▸ What is asked: Please print the material below word for word, with every line kept as it appears.
⁂
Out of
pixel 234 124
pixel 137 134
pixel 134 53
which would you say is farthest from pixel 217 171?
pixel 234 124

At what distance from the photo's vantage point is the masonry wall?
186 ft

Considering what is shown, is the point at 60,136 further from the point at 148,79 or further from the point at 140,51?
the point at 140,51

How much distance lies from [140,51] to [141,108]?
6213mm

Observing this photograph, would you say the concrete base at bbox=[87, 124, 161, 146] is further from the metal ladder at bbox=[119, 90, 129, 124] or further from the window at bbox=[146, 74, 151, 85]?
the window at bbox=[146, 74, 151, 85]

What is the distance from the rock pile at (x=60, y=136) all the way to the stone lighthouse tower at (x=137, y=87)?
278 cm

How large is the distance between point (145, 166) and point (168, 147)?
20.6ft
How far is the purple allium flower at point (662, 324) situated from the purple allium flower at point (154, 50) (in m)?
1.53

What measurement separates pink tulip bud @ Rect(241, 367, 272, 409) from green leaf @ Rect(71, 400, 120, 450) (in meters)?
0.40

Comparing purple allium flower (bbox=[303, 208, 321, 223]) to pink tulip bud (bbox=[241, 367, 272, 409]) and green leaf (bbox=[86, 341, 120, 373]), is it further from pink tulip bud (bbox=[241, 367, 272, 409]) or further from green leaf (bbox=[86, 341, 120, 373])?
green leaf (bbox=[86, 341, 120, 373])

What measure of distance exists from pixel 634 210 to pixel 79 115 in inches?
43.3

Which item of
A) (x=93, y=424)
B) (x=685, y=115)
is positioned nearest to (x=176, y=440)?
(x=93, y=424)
⁂
▸ Response to the task:
Out of
pixel 234 124
pixel 137 134
pixel 134 53
which would you say is farthest from pixel 217 171?
pixel 234 124

At what distance from the photo's vantage point is the masonry wall?
186 ft

Considering what is shown, is the point at 60,136 further from the point at 148,79 or further from the point at 140,51?
the point at 140,51

How much distance lies from [140,51] to [141,108]?
6213mm

Observing this photograph, would you say the concrete base at bbox=[87, 124, 161, 146] is further from the metal ladder at bbox=[119, 90, 129, 124] or further from the window at bbox=[146, 74, 151, 85]?
the window at bbox=[146, 74, 151, 85]

What is the distance from the rock pile at (x=60, y=136) all the way to the stone lighthouse tower at (x=137, y=87)?
278 cm

How large is the distance between point (145, 166) and point (168, 147)?
20.6ft
How far is the purple allium flower at point (662, 324) situated from the purple allium flower at point (154, 50) (in m)?
1.53

What measurement separates pink tulip bud @ Rect(241, 367, 272, 409) from green leaf @ Rect(71, 400, 120, 450) (in meters)?
0.40

Comparing purple allium flower (bbox=[303, 208, 321, 223]) to pink tulip bud (bbox=[241, 367, 272, 409]) and green leaf (bbox=[86, 341, 120, 373]), is it further from pink tulip bud (bbox=[241, 367, 272, 409]) or further from green leaf (bbox=[86, 341, 120, 373])?
green leaf (bbox=[86, 341, 120, 373])

What measure of distance exists from pixel 634 210 to pixel 79 115 in inches?
43.3

Which item of
A) (x=93, y=424)
B) (x=685, y=115)
is positioned nearest to (x=176, y=440)?
(x=93, y=424)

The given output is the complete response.